Because of this bearing on sampling and for other reasons, I became many years ago much interested in the question, and gave to its solution perhaps more labour than it was worth. In books on Medical Statistics the answer to the question is stated in a mathematical formula, called Poisson's formula, which, in a modified form, I shall give further on. But this did not satisfy me, because I wanted to learn what a reasonably safe limit of error actually meant, and this could be best learnt by experiment; so with the help of some friends I went in for a thorough course of penny-tossing.

Tossing a penny twenty times, an average result would be ten heads and ten tails. To find the deviations from this, we tossed two hundred twenties, i.e., four thousand times. Of the two hundred, thirty-three gave the exact average, viz.:—10 heads; sixty-four gave an error of one, viz.:—9 or 11 heads; forty-nine, an error of two; twenty-six, an error of three; twenty, an error of four; eight gave an error of five, and this limit was not exceeded. From these we may say that six is a reasonably safe limit of error. Ninety-seven cases, say one-half, gave an error not exceeding one; and the mean error is 1.8.

In other words, in twenty tosses you will not get more than 16 nor less than 4 heads; you are as likely as not to get 9, 10, or 11 heads; and lastly, if you lost in twenty throws all heads or tails over 10 your average loss would be 1.8 penny, or say roughly 2d. on the twenty throws.
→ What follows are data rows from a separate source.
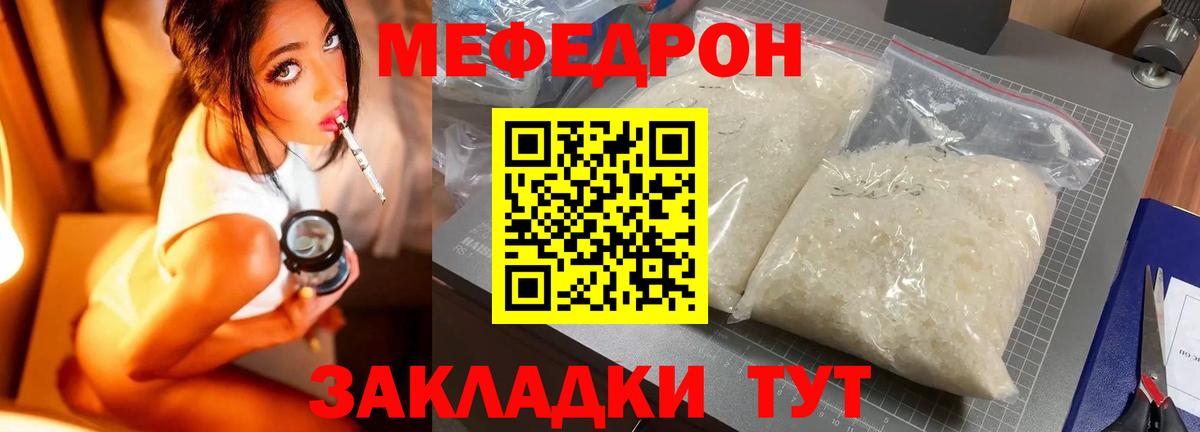 Меф мяу мяу мука Лабинск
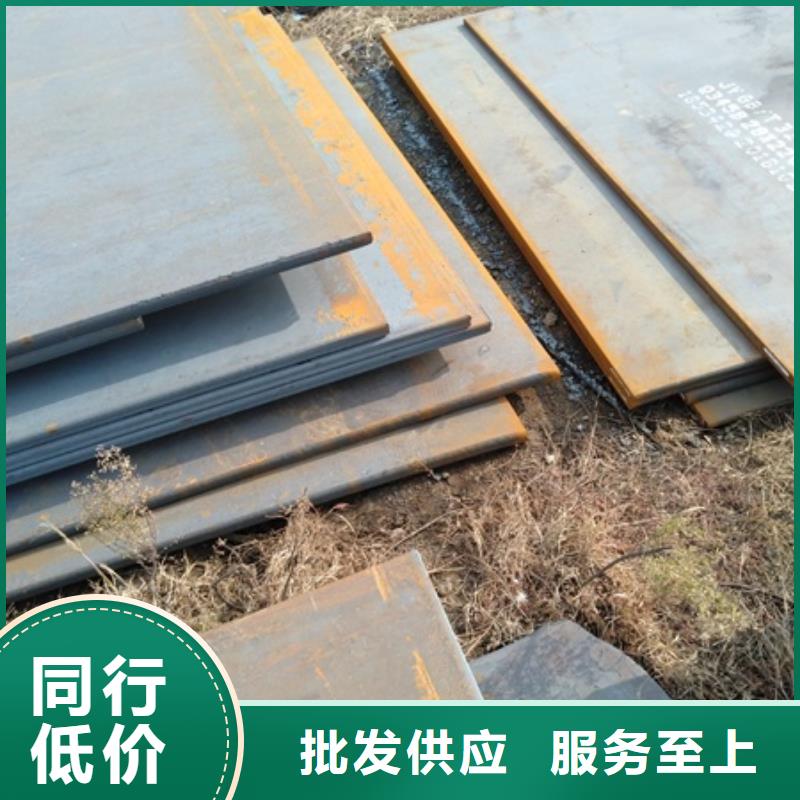 诚信经营钢板厂家打造行业品质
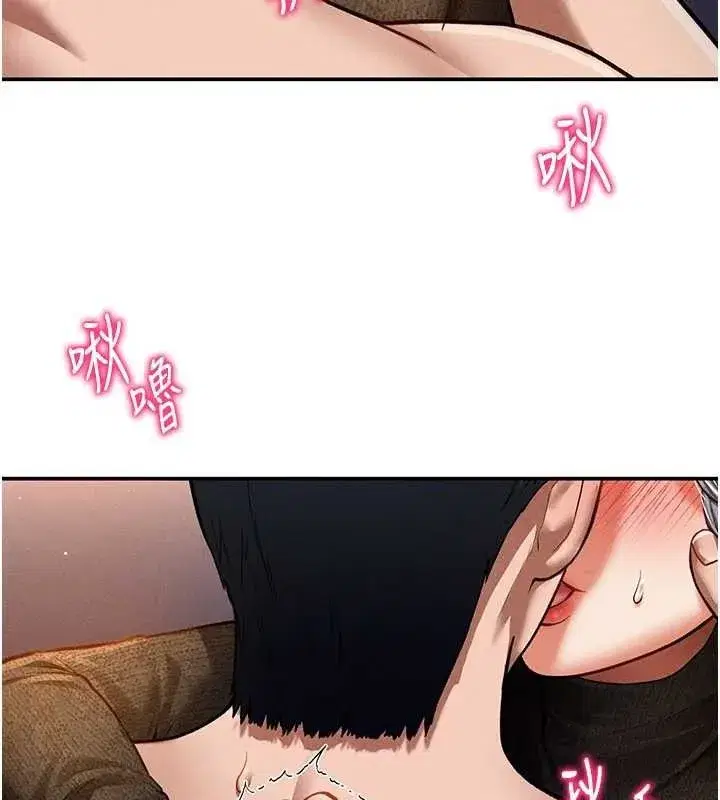 第28話-泰山…快回家吧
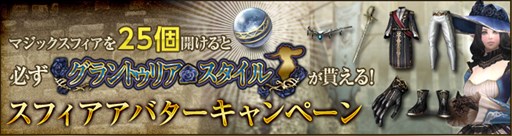 ꡼ No.006Υͥ / Wizardry OnlineסХ֥ȥꥢפо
It was necessary to compare these with another series containing a larger average, say that of 100 heads in 200 throws. I confess the labour of tossing pennies two hundred at a time was little to our taste. So from a bag of pennies borrowed from the bank, we weighed out samples containing two hundred, and for an evening we were busy counting heads and tails in these. The heads in sixty samples ranged from 80 to 114. One hundred heads occurred seven times. The extent and frequency of the errors is shown in the table.

Error.No. of Times.Error.No. of Times.Error.No. of Times.
1 8 6 3 11 1
2 5 7 3 14 3
3 6 8 3 15 1
4 3 9 7 18 2
5 6 10 1 20 1

We may call the limit of error 21. Twenty-nine results out of sixty, say one-half, had an error not exceeding 4; and the mean error is 5.6. In comparing these with the series 10 in 20 we must, working by rule, divide not by 10 but by 3.16, the square root of 10; for if we multiply an average by any number[126] the error is also multiplied but only by the square root of the number. The error varies as the square root of the number. Now

21/3.16 = 6.6 = limit of error for 10 in 20.
5.6/3.16 = 1.8 = mean error " " "
4/3.16 = 1.2 = probable error " " "

It will be seen that these calculated results agree fairly well with those actually obtained. The rule by which these calculations are made is important and will bear further illustration. To calculate the number of heads in 3200 throws, we have to find the limit of error on a true average of 1600 in 3200. This being 16 times the average of 100 in 200, the corresponding errors must be multiplied by 4. This gives

21×4 = 84 = limit of error.
5.6×4 = 22.4 = mean error.
4×4 = 16 = probable error.

The results I have actually obtained with these large numbers are hardly enough to base much on, but have a value by way of confirmation. Expecting 1600 heads, the actual numbers were 1560, 1596, 1643, 1557, 1591, 1605, 1615, 1545.